Biochem Soc Trans. 2014 Dec;42(6):1768-72. doi: 10.1042/BST20140212.
Peroxiredoxins (Prxs) and glutathione peroxidases (Gpxs) provide the majority of peroxides reducing activity in the cytoplasm. Both are peroxidases but differences in the chemical mechanism of reduction of oxidative agents, as well as in the reactivity of the catalytically active residues, confer peculiar features on them. Ultimately, Gpx should be regarded as an efficient peroxides scavenger having a high-reactive selenocysteine (Sec) residue. Prx, by having a low pKa cysteine, is less efficient than Gpx in reduction of peroxides under physiological conditions, but the chemistry of the sulfur together with the peculiar structural arrangement of the active site, in typical Prxs, make it suitable to sense a redox environment and to switch-in-function so as to exert holdase activity under redox-stress conditions. The complex macromolecular assembly would have evolved the chaperone holdase function and the moonlighting behaviour typical of many Prxs.

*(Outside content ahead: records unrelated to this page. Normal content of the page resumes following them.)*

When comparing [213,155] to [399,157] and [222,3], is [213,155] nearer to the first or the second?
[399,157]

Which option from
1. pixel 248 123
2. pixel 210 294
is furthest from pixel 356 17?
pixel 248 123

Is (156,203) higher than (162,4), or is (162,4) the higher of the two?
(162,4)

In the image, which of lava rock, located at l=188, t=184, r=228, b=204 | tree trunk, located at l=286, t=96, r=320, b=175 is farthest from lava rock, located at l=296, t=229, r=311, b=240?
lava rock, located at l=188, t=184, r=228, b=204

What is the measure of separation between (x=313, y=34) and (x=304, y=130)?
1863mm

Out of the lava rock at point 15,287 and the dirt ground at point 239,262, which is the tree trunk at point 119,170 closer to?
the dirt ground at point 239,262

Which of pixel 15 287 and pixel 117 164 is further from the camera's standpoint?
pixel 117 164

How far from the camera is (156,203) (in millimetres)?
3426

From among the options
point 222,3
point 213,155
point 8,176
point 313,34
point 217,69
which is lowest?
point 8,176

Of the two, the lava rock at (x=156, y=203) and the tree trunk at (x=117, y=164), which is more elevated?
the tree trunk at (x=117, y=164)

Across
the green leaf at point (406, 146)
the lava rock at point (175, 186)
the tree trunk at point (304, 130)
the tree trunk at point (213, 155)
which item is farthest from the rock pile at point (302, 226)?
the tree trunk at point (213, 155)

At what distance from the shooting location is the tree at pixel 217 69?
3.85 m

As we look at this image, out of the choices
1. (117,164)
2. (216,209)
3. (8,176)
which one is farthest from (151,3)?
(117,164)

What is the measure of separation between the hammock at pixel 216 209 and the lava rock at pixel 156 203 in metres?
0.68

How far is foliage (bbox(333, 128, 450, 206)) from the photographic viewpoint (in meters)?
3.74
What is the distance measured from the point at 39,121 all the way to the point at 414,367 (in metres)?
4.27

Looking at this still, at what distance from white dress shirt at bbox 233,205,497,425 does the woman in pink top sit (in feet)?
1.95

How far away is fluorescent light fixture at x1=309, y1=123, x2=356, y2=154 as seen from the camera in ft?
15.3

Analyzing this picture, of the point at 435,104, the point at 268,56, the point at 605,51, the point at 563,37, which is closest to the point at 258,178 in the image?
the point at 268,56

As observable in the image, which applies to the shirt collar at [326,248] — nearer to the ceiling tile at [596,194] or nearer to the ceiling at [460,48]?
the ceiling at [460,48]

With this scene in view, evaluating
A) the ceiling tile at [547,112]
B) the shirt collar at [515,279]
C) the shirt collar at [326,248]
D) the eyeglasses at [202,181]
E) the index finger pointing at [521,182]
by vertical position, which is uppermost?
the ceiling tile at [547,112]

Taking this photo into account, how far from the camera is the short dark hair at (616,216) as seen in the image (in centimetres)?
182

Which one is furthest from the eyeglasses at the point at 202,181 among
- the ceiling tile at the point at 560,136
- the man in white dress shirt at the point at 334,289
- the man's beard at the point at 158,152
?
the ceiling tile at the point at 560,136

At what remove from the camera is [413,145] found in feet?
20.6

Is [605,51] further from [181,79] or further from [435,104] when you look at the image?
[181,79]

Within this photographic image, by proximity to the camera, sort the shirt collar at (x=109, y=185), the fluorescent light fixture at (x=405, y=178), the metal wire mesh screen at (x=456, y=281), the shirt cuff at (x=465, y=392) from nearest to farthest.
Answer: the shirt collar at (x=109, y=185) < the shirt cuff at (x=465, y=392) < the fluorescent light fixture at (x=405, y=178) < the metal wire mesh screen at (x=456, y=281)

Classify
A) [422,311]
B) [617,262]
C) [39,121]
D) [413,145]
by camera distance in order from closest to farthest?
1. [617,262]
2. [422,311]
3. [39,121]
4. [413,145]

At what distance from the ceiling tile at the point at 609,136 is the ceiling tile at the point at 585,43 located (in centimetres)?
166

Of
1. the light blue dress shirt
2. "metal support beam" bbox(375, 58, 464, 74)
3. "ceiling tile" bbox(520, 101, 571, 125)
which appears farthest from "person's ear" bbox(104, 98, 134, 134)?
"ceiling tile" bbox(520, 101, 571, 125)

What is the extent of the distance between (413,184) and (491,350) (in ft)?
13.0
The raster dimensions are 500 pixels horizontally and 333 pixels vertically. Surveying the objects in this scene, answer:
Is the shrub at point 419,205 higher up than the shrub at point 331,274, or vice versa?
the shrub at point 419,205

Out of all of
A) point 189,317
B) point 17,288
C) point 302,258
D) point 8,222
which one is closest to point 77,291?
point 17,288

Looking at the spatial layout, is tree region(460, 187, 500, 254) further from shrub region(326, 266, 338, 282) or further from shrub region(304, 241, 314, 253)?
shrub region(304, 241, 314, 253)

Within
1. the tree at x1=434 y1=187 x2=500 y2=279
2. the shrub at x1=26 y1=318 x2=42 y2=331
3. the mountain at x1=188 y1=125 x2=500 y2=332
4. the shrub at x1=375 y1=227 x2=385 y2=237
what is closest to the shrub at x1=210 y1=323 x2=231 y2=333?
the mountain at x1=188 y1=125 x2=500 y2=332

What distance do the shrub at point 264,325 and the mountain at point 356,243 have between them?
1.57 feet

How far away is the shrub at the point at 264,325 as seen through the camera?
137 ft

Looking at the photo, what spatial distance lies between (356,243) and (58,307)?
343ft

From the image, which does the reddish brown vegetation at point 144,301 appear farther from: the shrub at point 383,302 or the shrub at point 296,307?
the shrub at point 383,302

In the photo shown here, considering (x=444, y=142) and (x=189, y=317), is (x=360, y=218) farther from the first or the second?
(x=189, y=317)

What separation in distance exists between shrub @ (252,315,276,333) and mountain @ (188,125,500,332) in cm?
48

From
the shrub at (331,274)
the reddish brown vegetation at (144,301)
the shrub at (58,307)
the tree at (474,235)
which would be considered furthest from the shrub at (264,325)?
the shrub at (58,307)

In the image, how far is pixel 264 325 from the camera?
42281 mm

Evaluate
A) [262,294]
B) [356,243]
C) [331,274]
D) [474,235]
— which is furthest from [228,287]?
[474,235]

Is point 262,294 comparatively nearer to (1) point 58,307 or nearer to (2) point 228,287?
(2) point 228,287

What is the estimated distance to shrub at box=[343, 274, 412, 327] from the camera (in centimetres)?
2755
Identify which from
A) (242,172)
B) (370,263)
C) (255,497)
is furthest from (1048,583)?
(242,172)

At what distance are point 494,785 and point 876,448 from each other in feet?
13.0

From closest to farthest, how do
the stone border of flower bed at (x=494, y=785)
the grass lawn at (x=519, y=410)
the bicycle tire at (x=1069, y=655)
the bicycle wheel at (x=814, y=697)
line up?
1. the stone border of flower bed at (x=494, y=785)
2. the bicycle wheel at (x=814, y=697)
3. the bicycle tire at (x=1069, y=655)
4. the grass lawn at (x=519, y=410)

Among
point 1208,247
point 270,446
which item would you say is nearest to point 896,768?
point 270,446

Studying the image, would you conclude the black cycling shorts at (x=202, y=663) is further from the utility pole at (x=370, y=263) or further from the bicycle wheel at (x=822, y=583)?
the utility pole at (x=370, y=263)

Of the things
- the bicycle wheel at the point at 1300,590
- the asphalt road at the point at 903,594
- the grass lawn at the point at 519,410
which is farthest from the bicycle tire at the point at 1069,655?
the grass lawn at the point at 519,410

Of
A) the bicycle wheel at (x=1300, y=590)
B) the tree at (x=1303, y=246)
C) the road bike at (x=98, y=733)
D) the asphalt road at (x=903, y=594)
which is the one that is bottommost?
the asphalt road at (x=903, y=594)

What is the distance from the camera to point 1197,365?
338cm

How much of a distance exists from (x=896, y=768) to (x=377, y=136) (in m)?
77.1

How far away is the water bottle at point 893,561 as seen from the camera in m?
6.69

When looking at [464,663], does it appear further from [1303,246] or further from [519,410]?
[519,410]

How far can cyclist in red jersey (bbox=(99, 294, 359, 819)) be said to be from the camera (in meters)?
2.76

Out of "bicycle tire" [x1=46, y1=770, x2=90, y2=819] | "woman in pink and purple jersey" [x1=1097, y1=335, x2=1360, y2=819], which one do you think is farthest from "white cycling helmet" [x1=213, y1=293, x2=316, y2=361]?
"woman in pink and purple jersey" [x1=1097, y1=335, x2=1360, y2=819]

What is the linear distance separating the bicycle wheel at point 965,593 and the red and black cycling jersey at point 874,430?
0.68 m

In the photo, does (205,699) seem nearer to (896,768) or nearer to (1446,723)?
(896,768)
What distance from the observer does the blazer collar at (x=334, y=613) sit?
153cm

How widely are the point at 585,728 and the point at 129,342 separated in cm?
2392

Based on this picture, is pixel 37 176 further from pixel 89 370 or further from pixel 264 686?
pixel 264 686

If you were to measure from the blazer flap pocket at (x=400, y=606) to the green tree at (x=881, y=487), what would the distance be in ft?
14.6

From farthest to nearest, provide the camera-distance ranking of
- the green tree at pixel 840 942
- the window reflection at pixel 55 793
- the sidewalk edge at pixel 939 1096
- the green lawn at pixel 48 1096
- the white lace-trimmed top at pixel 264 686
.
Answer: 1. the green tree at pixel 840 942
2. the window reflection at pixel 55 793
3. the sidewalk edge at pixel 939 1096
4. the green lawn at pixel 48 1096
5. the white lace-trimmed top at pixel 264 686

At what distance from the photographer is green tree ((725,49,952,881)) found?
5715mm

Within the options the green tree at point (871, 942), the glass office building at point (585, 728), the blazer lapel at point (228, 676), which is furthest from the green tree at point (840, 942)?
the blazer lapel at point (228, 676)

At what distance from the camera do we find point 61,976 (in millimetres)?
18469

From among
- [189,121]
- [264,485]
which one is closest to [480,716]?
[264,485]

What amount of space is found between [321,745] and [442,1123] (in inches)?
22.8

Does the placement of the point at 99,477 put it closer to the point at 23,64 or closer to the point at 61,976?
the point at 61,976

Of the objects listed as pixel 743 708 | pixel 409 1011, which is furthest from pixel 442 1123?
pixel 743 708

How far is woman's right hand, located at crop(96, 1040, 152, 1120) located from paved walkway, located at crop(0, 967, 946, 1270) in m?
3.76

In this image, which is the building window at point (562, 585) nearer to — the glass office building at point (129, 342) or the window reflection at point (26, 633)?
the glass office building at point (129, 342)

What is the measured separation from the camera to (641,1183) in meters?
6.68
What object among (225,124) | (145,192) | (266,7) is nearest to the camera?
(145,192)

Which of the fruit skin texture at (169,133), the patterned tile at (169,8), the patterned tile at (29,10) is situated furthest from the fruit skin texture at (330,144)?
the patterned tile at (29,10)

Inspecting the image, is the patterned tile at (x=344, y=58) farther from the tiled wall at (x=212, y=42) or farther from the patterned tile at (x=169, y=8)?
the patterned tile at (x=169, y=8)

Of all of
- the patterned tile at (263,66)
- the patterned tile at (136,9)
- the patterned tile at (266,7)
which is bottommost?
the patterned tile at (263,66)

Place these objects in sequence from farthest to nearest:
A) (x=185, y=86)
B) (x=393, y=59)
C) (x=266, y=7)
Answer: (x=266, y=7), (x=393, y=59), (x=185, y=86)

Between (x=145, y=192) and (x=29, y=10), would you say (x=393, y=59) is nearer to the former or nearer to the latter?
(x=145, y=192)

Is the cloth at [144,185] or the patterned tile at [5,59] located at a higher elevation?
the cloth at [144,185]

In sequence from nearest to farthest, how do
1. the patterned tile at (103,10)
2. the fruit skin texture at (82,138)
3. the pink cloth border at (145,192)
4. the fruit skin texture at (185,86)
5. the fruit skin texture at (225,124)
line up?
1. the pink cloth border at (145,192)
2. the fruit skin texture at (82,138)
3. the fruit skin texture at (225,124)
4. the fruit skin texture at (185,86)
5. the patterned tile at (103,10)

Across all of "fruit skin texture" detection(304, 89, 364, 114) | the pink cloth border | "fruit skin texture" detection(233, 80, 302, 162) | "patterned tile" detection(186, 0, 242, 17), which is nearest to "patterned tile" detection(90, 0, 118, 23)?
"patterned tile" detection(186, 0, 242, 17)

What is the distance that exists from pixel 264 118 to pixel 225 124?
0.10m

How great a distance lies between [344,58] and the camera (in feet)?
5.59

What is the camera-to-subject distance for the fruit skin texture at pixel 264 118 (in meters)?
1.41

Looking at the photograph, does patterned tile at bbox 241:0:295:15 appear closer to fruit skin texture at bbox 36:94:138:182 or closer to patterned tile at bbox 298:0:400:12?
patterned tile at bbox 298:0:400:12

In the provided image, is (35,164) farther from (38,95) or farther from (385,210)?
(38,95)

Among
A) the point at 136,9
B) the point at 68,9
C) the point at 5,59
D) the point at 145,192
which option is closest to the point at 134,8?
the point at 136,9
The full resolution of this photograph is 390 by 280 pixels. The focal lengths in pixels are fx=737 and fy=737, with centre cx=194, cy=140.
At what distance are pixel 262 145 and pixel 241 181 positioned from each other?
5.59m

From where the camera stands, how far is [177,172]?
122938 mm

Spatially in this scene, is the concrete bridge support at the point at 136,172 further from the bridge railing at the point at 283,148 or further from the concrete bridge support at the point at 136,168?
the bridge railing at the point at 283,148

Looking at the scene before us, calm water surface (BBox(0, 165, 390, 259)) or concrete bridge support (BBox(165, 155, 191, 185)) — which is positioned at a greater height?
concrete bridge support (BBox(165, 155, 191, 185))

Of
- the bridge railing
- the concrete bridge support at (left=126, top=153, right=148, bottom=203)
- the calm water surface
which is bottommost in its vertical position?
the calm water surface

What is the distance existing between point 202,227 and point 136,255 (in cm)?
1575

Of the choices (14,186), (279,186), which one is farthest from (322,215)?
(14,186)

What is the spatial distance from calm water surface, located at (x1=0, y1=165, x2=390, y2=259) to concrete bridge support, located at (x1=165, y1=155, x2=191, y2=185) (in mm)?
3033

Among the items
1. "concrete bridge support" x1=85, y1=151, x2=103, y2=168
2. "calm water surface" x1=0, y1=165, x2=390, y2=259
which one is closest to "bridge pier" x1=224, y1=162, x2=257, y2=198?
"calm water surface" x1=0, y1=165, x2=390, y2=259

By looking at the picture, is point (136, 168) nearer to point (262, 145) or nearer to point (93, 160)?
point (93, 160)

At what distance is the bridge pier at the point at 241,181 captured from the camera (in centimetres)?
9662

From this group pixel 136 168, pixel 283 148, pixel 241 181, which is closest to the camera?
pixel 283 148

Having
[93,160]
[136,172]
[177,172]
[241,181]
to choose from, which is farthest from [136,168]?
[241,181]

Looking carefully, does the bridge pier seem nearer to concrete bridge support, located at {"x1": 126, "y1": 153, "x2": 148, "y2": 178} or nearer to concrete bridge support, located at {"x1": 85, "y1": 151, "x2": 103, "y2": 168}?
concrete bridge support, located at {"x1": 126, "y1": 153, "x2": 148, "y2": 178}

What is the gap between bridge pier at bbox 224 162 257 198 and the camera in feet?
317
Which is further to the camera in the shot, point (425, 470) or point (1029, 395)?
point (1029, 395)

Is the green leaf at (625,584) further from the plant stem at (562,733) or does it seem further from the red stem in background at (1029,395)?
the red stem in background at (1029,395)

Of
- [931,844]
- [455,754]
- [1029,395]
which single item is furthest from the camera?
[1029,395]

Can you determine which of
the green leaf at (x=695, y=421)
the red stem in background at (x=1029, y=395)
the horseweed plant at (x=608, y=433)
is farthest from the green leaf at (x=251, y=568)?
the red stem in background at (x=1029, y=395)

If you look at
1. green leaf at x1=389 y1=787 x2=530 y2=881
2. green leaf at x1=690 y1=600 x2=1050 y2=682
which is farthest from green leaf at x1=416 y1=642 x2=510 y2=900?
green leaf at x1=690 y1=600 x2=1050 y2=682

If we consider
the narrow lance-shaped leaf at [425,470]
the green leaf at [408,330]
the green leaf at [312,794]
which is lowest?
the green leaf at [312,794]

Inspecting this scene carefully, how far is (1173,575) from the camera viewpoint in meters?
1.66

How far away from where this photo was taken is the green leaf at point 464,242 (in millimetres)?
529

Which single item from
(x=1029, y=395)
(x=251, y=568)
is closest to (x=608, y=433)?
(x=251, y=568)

过氧化物酶(Prxs)和谷胱甘肽过氧化物酶(Gpxs)在细胞质中提供了大部分的过氧化物还原活性。它们都是过氧化物酶,但在氧化还原剂还原的化学机制以及催化活性残基的反应性方面存在差异,这赋予了它们独特的特性。最终,Gpx应被视为一种高效的过氧化物清除剂,具有高反应性的硒代半胱氨酸(Sec)残基。Prx由于其半胱氨酸的低pKa值,在生理条件下还原过氧化物的效率低于Gpx,但在典型的Prxs中,硫的化学性质以及活性位点的特殊结构排列使其适合感知氧化还原环境并切换功能,从而在氧化应激条件下发挥分子伴侣保留酶活性。这种复杂的大分子组装可能已经进化出了许多Prxs所特有的分子伴侣保留酶功能和兼职行为。